さて、それでは泥の付いたボールを打つとどうなるのか?

実験①
飛球方向の右に泥が付いた場合

画像: 飛球線に対して右側に泥。打ち手から見ると、ボールの向こう側に泥

飛球線に対して右側に泥。打ち手から見ると、ボールの向こう側に泥

まずはターゲットに向かって右にボールが付いた場合。「アドレスすると泥がボールの向こう側に見えます。少し気持ち悪いですね」(松本プロ)と違和感を感じつつ、打ってみるとボールは少し左に曲がっていきます。「6球打ってみましたが、これは気のせいではなく、明らかに左に曲がっていますね」

画像: ボールに右に泥を付けた7番アイアンの試打結果。左寄りに集まる分布となった

ボールに右に泥を付けた7番アイアンの試打結果。左寄りに集まる分布となった

右に泥を付けた場合の試打結果が上の画面。飛距離には大きな変化はありませんでしたが、ボールがドローボールのように少し左に曲がったことで、ターゲットラインより左にボールが集まるという結果に。

実験②
ボールの左に泥が付いた場合

画像: 実験② ボールの左に泥が付いた場合

つづいてボールの左に紙粘土を付け替えて6球実験。「先ほどよりも泥が手前にはっきり見えるので集中しにくいですね。これは気持ちが悪いです(苦笑)」(松本プロ)。そう言いつつ試打すると、今度は右に曲がる傾向が強く、明らかにスライスやフェードが続く。

画像: ボールの左に泥を付けて打った時の結果

ボールの左に泥を付けて打った時の結果

「フライヤーみたいになっているのか、226ヤード飛んだボールがありました。7番アイアンで同じように打っても189ヤードから226ヤードと飛距離のバラつきが大きいです。データ的にも、全部スピン軸の傾きが右になっているので、これは明らかに泥の仕業ですね」(松本プロ)

実験③
泥がボールの真上に付いた場合

画像: ボールの真上に泥。これはどう飛ぶのか?

ボールの真上に泥。これはどう飛ぶのか?

最後は泥が真上に付いていた場合。「明らかに球が高い! 最高到達点が47ヤードまで上がったボールがありました。左右への曲がりは感じられませんが、ボールが必要以上に上がるぶん飛距離はけっこう落ちてしまいました」(松本プロ)

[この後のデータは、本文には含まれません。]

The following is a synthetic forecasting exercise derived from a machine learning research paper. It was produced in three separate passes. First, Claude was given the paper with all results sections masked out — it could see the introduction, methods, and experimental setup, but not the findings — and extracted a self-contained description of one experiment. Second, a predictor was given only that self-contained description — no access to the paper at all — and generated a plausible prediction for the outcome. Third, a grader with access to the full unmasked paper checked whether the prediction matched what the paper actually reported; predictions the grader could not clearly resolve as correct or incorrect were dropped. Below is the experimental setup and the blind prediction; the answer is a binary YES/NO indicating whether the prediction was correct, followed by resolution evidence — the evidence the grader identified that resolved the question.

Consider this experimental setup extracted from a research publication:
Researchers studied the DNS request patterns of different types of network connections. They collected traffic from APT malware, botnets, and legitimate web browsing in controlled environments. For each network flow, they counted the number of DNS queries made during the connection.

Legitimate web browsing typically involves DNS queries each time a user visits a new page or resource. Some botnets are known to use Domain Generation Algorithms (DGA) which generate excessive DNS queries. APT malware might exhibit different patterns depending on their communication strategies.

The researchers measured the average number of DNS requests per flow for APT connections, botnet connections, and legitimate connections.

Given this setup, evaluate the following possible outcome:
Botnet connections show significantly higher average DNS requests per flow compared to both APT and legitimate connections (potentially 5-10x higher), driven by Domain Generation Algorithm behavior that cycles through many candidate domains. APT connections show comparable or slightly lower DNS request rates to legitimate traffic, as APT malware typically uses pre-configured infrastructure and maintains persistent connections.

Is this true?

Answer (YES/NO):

画像: 真上に泥を付けた時の試打結果。泥無しショットに比べて、平均飛距離が5~10ヤード落ちた

真上に泥を付けた時の試打結果。泥無しショットに比べて、平均飛距離が5~10ヤード落ちた

6球打ったときの分布が上の写真。200ヤード飛んだボールは1球もなく、方向性にまとまりは見られるものの、弾道が通常よりかなり高くなり、飛距離が1クラブほど落ちることが分かりました。

【まとめ】
泥の位置と逆方向にショットは曲がる
真上の泥は飛距離が著しく落ちる

「どれくらい結果が変わるのかなと思っていましたが、泥の付いた位置と反対にボールは曲がることが分かりました。もしコースでボールに泥が付いたら、泥の位置に注意して弾道に影響が出ることを踏まえてターゲットを狙ってほしいですね。スライス系が持ち球の人でも、泥が右側に付いていたらあまりスライスしないという狙い方になりますね」(松本プロ)

試打結果(7I/6球の平均)

泥の付いていないショット
ヘッドスピード:44.0m/s
ボールスピード:61.4m/s
キャリー:192.4y
総飛距離:201.7y
スピン量6261rpm
高さ:43.4y
曲がり幅:右0.9y

泥が右に付いたショット
ヘッドスピード:44.0m/s
ボールスピード:61.4m/s
キャリー:193.5y
総飛距離:202.6y
スピン量6145rpm
高さ:43.8y
曲がり幅:左6.4y

泥が左に付いたショット
ヘッドスピード:44.4m/s
ボールスピード:60.3m/s
キャリー:192.9y
総飛距離:203.4y
スピン量5755rpm
高さ:43.9y
曲がり幅:右8.1y

泥が真上のショット
ヘッドスピード:44.1m/s
ボールスピード:61.0m/s
キャリー:189.3y
総飛距離:196.7y
スピン量6497rpm
高さ:44.8y
曲がり幅:右3.6y

画像: 「想像以上に計測結果に違いがでました。泥の影響は無視できません」(松本プロ)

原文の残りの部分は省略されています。